While at Intel, my claim to fame was in bipolar testing, and I was into my third year there, when I heard of UDT’s closing down. I wasn’t surprised. DeKalb Agricultural Research from Illinois bought over UDT and put it on the block for sale. I was 29 years old, an Indian, and with absolutely no chance of raising capital in the conservative decade of the early eighties, when venture capital was unheard of. My friends introduced me to a company in Santa Clara, ILC Technology, who were interested in buying out UDT. They bought out UDT, and sent me in to head it.

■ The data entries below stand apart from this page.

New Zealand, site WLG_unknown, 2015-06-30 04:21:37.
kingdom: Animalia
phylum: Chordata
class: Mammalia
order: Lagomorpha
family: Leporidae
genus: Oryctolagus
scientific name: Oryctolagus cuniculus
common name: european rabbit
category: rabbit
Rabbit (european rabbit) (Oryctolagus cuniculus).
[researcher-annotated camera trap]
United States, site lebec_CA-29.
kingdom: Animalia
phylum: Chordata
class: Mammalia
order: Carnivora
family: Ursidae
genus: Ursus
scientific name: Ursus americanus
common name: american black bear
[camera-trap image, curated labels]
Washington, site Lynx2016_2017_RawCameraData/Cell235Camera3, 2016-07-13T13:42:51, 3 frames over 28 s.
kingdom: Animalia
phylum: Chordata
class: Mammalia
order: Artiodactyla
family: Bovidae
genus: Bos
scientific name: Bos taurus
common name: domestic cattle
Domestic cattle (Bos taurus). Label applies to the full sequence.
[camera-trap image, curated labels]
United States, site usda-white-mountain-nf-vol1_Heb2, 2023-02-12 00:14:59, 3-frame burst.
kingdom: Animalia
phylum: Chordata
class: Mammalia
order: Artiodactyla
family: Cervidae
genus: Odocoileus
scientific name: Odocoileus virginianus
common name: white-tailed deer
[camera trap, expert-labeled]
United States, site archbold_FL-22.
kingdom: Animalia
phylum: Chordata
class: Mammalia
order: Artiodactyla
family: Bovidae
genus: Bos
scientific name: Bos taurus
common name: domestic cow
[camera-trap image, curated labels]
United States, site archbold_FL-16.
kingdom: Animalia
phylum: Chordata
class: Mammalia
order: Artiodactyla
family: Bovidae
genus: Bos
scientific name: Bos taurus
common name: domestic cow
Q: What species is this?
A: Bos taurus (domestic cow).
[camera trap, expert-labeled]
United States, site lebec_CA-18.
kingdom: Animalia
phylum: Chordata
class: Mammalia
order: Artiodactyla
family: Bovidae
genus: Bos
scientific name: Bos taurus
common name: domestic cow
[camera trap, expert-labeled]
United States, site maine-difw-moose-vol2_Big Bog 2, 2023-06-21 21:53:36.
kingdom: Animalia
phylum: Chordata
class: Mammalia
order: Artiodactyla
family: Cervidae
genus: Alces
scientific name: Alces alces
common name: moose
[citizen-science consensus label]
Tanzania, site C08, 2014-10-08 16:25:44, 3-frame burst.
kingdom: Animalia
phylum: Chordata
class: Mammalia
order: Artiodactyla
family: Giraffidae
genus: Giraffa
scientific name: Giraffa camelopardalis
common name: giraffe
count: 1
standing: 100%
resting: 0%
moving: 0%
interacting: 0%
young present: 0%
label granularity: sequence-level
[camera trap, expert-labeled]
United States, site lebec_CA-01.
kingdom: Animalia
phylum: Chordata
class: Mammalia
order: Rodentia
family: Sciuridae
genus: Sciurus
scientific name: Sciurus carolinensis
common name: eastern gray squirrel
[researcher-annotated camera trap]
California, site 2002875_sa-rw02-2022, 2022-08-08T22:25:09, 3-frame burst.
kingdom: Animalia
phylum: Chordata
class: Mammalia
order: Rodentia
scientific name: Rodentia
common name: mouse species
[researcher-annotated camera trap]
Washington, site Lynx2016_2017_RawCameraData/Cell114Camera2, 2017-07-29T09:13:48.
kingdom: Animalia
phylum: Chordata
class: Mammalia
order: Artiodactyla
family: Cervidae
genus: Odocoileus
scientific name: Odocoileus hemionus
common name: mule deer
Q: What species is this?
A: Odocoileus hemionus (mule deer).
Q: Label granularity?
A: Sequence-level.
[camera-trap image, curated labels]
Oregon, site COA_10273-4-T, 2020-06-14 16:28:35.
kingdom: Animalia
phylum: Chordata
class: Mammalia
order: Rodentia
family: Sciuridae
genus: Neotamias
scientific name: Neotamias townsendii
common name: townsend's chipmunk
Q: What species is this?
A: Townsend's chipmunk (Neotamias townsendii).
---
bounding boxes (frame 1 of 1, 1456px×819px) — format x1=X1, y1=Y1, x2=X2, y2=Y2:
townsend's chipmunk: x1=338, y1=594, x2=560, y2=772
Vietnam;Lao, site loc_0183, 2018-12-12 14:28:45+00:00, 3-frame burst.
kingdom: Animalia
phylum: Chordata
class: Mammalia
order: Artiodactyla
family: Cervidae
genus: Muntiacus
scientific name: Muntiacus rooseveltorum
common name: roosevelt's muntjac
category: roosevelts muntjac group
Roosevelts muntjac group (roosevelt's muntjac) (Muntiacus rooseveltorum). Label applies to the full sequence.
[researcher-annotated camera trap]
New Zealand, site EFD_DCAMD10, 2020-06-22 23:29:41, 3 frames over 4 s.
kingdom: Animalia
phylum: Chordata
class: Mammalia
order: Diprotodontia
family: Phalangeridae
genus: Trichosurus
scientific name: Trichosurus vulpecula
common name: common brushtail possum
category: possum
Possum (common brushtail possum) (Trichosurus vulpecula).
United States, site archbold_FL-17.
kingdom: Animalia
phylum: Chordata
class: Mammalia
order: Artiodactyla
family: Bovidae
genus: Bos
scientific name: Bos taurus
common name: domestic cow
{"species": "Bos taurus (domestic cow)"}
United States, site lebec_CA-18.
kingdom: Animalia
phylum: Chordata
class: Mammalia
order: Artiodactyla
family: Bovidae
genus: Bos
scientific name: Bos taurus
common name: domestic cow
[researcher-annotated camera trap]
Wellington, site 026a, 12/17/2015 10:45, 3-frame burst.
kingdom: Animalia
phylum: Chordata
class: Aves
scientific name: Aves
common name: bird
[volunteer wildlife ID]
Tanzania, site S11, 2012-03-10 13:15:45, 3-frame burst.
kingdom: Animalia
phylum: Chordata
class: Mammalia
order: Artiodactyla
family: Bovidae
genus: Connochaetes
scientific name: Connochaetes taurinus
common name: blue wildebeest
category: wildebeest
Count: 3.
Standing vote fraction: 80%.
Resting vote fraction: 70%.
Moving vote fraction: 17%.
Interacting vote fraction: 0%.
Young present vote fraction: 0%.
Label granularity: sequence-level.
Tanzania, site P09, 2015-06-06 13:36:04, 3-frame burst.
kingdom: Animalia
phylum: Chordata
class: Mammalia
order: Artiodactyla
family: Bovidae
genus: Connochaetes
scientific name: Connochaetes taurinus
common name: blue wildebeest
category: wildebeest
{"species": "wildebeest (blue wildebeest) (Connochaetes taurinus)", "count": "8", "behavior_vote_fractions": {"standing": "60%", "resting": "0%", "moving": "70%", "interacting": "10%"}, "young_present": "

I fired my boss at UDT, moved the offices to Culver City, tightened belts, and started making money. In the fall of 1983, ILC went public, but in 1985, the space shuttle disaster occurred and ILC was in trouble. In the overhaul at the top, I was made the president and CEO. Two years later, I fell out with the board and I left. The biggest mistake ILC made was in not making me sign a non-competitive clause.

With an angel investor, who was also a major shareholder at ILC, I began Opto Sensors (subsequently renamed OSI), in May of 1987. In 1988, the PanAm disaster happened, and our company was put on the mark, as we were key suppliers of electronic components to AstroPhysics, a contractor for the aerospace industry. We suddenly found ourselves growing.